Lipase-Catalyzed Synthesis of Structured Fatty Acids Enriched with Medium and Long-Chain n-3 Fatty Acids via Solvent-Free Transesterification of Skipjack Tuna Eyeball Oil and Commercial Butterfat.
Khurshid Ahmed BalochUmesh PatilKhamtorn PudtikajornEbtihal KhojahMohammad FikrySoottawat BenjakulPublished in: Foods (Basel, Switzerland) (2024)
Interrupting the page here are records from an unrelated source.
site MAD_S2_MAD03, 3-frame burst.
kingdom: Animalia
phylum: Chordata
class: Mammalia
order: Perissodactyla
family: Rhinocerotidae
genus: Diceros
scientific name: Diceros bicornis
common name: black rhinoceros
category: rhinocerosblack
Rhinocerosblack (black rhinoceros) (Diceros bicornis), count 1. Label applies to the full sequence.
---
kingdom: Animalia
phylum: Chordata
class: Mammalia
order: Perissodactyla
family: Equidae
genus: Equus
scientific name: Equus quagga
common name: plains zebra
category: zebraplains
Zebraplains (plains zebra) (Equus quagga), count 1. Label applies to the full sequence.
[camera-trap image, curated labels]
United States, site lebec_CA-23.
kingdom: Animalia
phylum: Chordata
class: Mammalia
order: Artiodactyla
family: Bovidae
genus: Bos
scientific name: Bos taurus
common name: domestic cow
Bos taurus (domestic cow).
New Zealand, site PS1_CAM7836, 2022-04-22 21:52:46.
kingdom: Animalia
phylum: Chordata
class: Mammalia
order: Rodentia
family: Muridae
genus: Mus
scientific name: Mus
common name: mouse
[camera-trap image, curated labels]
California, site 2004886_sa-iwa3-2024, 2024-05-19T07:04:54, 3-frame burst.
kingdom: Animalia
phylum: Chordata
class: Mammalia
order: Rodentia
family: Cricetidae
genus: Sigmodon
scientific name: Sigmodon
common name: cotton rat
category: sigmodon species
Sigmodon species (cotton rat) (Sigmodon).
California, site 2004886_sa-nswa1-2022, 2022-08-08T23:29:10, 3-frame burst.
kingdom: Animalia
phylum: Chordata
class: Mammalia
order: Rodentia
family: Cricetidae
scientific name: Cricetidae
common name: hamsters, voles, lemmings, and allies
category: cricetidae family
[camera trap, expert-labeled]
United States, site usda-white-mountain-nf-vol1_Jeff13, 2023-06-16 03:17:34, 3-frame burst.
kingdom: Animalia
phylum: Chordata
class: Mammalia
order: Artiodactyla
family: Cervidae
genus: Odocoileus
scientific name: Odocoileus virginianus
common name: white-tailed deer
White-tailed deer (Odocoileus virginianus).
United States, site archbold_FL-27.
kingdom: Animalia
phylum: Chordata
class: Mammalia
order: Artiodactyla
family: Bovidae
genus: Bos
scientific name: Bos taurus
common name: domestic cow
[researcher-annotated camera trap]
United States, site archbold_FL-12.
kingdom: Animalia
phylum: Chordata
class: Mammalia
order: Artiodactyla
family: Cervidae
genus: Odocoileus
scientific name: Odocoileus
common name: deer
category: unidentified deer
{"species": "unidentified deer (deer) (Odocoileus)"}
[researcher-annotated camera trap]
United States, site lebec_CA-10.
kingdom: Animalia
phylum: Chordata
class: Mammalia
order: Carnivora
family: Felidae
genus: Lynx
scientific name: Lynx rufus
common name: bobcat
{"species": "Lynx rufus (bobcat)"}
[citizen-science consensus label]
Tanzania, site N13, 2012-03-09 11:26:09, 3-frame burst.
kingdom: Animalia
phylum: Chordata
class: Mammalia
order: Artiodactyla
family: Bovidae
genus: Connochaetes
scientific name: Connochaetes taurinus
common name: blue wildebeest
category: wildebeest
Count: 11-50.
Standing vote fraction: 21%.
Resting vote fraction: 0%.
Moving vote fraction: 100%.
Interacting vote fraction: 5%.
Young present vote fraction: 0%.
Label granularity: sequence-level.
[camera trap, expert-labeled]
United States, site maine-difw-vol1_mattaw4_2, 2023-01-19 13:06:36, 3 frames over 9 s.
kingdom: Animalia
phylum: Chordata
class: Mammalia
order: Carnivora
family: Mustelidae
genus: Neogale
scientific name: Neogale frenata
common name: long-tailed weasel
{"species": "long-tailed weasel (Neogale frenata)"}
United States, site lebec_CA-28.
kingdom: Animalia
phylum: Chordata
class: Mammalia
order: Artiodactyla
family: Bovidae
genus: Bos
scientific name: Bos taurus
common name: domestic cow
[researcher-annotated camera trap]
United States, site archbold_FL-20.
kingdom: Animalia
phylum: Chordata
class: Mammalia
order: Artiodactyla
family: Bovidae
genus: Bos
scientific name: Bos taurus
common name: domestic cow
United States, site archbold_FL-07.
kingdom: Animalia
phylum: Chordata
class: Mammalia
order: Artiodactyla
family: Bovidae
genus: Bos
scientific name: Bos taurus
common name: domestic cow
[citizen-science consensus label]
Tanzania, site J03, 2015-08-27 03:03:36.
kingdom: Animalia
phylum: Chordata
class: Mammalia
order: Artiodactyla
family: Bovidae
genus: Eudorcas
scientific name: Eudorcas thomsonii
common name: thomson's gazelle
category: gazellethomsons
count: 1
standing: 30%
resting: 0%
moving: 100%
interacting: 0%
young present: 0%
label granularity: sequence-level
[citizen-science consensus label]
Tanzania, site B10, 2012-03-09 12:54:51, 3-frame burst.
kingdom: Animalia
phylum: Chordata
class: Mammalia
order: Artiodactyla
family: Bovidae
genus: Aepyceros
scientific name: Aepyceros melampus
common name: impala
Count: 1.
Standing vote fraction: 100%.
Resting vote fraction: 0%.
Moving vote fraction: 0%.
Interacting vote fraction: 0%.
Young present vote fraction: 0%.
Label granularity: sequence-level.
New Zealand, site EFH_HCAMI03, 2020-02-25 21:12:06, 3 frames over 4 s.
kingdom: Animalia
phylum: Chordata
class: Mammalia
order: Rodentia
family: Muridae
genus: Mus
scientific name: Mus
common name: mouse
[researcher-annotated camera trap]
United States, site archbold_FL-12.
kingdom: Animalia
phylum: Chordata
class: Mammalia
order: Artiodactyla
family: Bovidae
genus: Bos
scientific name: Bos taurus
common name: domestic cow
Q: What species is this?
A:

Human milk lipids generally have the maximum long-chain fatty acids at the sn-2 position of the glycerol backbone. This positioning makes them more digestible than long-chain fatty acids located at the sn-1, 3 positions. These unique fatty acid distributions are not found elsewhere in nature. When lactation is insufficient, infant formula milk has been used as a substitute. However, the distribution of most fatty acids ininfant formula milk is still different from human milk. Therefore, structured lipids were produced by the redistribution of medium-chain fatty acids from commercial butterfat (CBF) and n-3 and n-6 long-chain fatty acids from skipjack tuna eyeball oil (STEO). Redistribution was carried out via transesterification facilitated by Asian seabass liver lipase (ASL-L). Under the optimum conditions including a CBF/STEO ratio (3:1), transesterification time (60 h), and ASL-L unit (250 U), the newly formed modified-STEO (M-STEO) contained 93.56% triacylglycerol (TAG), 0.31% diacylglycerol (DAG), and 0.02% monoacylglycerol (MAG). The incorporated medium-chain fatty acids accounted for 18.2% of M-STEO, whereas ASL-L could incorporate 40% of n-3 fatty acids and 25-30% palmitic acid in M-STEO. The 1 H NMRA and 13 CNMR results revealed that the major saturated fatty acid (palmitic acid) and unsaturated fatty acids (DHA and EPA) were distributed at the sn-2 position of the TAGs in M-STEO. Thus, M-STEO enriched with medium-chain fatty acids and n-3 fatty acids positioned at the sn-2 position of TAGs can be a potential substitute for human milk fatty acids in infant formula milk (IFM).